My partner fetches a basin of warm water and a flannel and I put one knee on the ground beside him, keeping my other foot flat. Body sideways, my leg protecting my groin, tucking my chin in over my throat, watching his hands. He relents to my care, lets me clean the blood from his face, mopping and wiping, bathing and scrubbing while he stare straight ahead like a kid who’s been caught playing in the coal bunker.

An awkward silence.

“So….Ronnie…you were at the bowling club tonight?”

“Hmmph.”

“Do you play?”

“I do.”

I recognise a chance for him to regain his dignity and play it.

“I can’t understand that game. I watch it on TV, the way they curl the bowls? I couldn’t do that, never had a head for that sort of thing.”

He is, immediately, engaged and starts telling me at length about the weights of different bowls, how you’ve got to pitch them just so to reach the jack. How golf players make good bowlers because they understand the contours of a green.

Five minutes later we’re laughing together, he tells me he watches “all they programmes” on daytime TV and how “it’s disgusting the way folk get drunk and waste your time.”

“Oh, it’s terrible, Ronnie. It really is. Just tonight I was dealing with this drunken old goat who was wanting to go fighting with me…”

His eyes widen and he begins to commiserate before recognition kicks in.

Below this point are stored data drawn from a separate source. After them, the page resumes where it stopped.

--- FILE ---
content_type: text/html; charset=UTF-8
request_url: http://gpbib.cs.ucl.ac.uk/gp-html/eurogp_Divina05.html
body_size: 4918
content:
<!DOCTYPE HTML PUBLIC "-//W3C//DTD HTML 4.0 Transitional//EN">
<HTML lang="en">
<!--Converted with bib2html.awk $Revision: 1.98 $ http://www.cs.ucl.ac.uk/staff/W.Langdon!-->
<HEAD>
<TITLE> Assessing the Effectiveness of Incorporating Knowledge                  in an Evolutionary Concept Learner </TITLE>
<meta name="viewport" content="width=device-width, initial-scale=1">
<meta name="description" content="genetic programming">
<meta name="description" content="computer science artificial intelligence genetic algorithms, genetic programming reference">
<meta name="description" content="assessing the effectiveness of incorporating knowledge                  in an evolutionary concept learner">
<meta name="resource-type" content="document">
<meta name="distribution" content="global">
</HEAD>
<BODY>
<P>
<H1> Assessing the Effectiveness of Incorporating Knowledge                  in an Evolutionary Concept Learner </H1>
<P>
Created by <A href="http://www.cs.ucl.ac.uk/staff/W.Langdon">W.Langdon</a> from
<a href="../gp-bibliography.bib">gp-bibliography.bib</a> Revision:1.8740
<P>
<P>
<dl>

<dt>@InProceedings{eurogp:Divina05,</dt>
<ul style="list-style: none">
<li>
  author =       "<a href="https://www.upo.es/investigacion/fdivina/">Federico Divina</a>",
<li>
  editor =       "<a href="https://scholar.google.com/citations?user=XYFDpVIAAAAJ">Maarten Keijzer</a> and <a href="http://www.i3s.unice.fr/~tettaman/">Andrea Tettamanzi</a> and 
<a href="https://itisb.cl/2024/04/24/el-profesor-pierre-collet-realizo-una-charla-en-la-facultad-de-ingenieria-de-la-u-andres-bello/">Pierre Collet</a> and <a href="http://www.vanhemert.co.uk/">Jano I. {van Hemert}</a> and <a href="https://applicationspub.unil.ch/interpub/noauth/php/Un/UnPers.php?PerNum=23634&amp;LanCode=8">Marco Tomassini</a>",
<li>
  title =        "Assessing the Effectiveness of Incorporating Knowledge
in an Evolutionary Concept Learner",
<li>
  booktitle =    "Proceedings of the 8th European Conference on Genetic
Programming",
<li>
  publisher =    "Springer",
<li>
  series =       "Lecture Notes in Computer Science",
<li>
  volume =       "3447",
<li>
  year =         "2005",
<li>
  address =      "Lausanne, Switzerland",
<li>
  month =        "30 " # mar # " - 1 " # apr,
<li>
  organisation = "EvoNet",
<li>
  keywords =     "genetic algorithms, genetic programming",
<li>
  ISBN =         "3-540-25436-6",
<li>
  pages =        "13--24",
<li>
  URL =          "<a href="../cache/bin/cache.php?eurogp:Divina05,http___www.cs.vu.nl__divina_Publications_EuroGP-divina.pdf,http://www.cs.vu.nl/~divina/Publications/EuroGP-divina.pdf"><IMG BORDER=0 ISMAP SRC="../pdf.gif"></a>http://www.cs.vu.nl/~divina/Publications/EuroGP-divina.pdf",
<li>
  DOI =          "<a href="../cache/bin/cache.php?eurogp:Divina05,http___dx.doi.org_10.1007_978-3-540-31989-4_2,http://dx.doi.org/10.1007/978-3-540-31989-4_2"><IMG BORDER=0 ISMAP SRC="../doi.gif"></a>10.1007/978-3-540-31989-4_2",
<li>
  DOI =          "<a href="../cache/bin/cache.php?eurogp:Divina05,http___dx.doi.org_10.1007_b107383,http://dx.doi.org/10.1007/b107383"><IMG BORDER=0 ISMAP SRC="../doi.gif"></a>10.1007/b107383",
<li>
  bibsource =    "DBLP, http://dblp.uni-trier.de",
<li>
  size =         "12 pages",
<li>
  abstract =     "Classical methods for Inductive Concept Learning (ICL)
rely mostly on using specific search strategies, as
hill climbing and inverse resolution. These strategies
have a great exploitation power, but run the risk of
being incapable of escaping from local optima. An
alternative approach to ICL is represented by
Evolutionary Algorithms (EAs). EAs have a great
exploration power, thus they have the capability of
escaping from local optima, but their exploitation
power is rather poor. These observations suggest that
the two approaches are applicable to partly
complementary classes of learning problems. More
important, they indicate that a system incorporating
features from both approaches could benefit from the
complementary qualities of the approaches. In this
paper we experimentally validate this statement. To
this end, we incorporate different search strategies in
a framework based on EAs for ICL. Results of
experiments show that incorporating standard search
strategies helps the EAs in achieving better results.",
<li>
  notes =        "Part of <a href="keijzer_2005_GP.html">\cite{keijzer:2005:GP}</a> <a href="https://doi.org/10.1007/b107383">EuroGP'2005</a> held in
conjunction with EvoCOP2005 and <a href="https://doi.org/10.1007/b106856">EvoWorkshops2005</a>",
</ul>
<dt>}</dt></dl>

“Old goat! You cheeky wee bugger!”

We shake hands, make friends, he apologises for his behaviour and I for mine. By the time we get to hospital he’s making sweeping statements that, once he’s out, he’ll take me and “your wife, girlfriend, whatever” out for dinner. He sits forward every few minutes to clasp my hands in his.

I leave him in Immediate Care, Shirley in the waiting room with a cup of tea, her wrist bruised, her hands gently trembling the tan liquid in the plastic cup.